=== Problem A ===
Return the part of the Steven Koenig article that begins at the words "Koenig was awarded" and stops after "end-stage heart failure.", copied word for word.
=== Problem B ===
Turn the paragraph of the Steven Koenig article that opens with "After receiving a BS and MS" into a short bulleted list that keeps its main facts.

=== Text block ===
·····

Friday, January 26, 2024
Steven Koenig accepting his award

Steven Koenig, a UNH alum and Endowed Chair of Cardiac Implant Science in the Cardiovascular Innovation Institute (CII) at the University of Louisville (UofL), was recently honored with the UofL School of Medicine’s Career Achievement in Research Award. 

Koenig was awarded this honor due to his achievements leading the UofL Advanced Heart Failure Research Program (AHFR), where he and his team develop and test mechanical circulatory support devices for the treatment of end-stage heart failure. 

“Through our AHFR program, we’ve collectively shared many extraordinary successes together (and a few too many failures too),” says Koenig. 

After receiving a BS and MS in electrical engineering at UNH, a doctorate in biomedical engineering at both the University of Texas and USAF at Brooks Air Force Base, Koenig started his 27-plus year career at UofL. He went on to make award-winning contributions as lead of AHFR and helped the university bring in $55.4 million across 94 grants and contracts to date. Over his career, Koenig helped secure 53 industry partnerships, generated 125 publications, secured 18 patents and invention disclosures, and helped advance 14 cardiovascular devices from the pre-clinical arena into clinical use. 

Koenig says his 5-plus years at UNH were the best period of his life and have had a long-lasting impact on the person he is today. 

“I am grateful for the many outstanding UNH engineering faculty, staff and students that shared their enthusiasm, passion, expertise and experience with us,” says Koenig. “I’m also thankful for their open-door office visits along with their compassion, patience, and understanding in helping navigate our rigorous electrical engineering curriculum, graduate mentorship and career advising.” 

Koenig advises that current UNH students preparing for their career or graduate school to embrace life-long learning as it doesn’t culminate with graduation and degree certificates. 

“The more you learn the more you realize how little you may think you know,” he says. “I pursued graduate education because with each degree I felt less intelligent and ill-prepared with knowledge for an engineering career. Ultimately, I continue to strive to learn something new each and every day.”

·····

=== Entries supplied ===

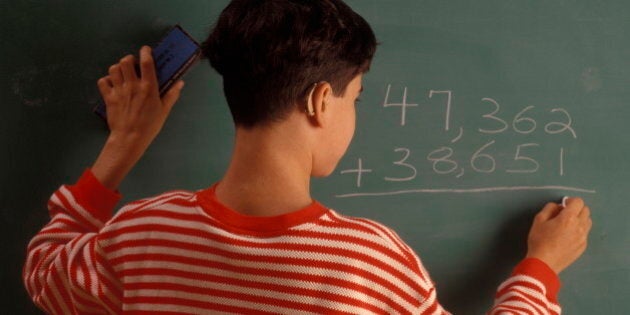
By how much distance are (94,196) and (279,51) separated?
1.05ft

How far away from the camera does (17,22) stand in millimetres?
913

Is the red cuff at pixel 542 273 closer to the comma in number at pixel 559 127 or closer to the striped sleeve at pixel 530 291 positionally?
the striped sleeve at pixel 530 291

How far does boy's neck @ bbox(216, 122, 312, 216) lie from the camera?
68 centimetres

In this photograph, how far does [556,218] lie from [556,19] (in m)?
0.25

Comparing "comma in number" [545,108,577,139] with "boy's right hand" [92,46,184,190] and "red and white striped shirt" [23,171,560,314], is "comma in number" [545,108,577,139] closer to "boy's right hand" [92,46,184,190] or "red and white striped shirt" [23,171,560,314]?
"red and white striped shirt" [23,171,560,314]

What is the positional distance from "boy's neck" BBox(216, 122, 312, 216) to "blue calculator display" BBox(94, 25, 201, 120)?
0.65ft

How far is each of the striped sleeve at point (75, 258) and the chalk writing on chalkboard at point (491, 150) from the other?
316 millimetres

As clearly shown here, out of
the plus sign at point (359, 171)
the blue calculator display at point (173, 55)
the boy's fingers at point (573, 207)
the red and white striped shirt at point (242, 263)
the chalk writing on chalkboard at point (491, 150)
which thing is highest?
the blue calculator display at point (173, 55)

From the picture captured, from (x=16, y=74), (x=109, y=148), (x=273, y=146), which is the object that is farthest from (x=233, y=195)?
(x=16, y=74)

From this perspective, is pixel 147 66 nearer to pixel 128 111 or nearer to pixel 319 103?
pixel 128 111

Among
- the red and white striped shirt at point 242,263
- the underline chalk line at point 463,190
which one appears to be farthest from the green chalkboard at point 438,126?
the red and white striped shirt at point 242,263

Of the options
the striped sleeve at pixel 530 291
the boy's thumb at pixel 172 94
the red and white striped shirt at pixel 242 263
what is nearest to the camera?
the red and white striped shirt at pixel 242 263

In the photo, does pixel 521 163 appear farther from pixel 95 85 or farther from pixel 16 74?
pixel 16 74

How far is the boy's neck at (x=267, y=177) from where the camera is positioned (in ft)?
2.24
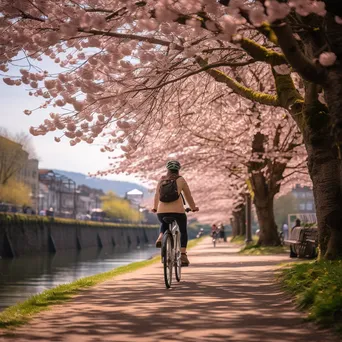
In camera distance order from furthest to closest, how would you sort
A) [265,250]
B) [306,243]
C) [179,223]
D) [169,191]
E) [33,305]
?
[265,250] < [306,243] < [179,223] < [169,191] < [33,305]

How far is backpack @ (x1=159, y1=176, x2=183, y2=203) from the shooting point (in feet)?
38.4

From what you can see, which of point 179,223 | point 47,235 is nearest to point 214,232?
point 47,235

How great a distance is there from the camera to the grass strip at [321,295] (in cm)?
701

·····

=== Answer area A ===
Koenig was awarded this honor due to his achievements leading the UofL Advanced Heart Failure Research Program (AHFR), where he and his team develop and test mechanical circulatory support devices for the treatment of end-stage heart failure.

=== Answer area B ===
- Education: BS and MS in electrical engineering at UNH; doctorate in biomedical engineering at the University of Texas and USAF at Brooks Air Force Base
- Career: 27-plus years at UofL, with award-winning work as lead of AHFR
- Funding: helped bring in $55.4 million across 94 grants and contracts to date
- Industry partnerships: 53
- Publications: 125
- Patents and invention disclosures: 18
- Devices: helped move 14 cardiovascular devices from the pre-clinical arena into clinical use